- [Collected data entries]
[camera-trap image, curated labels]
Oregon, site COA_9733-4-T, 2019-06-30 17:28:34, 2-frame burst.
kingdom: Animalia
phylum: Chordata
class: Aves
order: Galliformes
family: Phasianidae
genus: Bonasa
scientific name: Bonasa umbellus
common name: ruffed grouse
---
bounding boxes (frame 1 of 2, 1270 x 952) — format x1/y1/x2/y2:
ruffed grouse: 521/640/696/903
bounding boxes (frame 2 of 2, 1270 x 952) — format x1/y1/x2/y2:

- [WHAT TO DO] Print all the data exactly.

- [RESPONSE]
[camera-trap image, curated labels]
Oregon, site COA_9733-4-T, 2019-06-30 17:28:34, 2-frame burst.
kingdom: Animalia
phylum: Chordata
class: Aves
order: Galliformes
family: Phasianidae
genus: Bonasa
scientific name: Bonasa umbellus
common name: ruffed grouse
---
bounding boxes (frame 1 of 2, 1270 x 952) — format x1/y1/x2/y2:
ruffed grouse: 521/640/696/903
bounding boxes (frame 2 of 2, 1270 x 952) — format x1/y1/x2/y2:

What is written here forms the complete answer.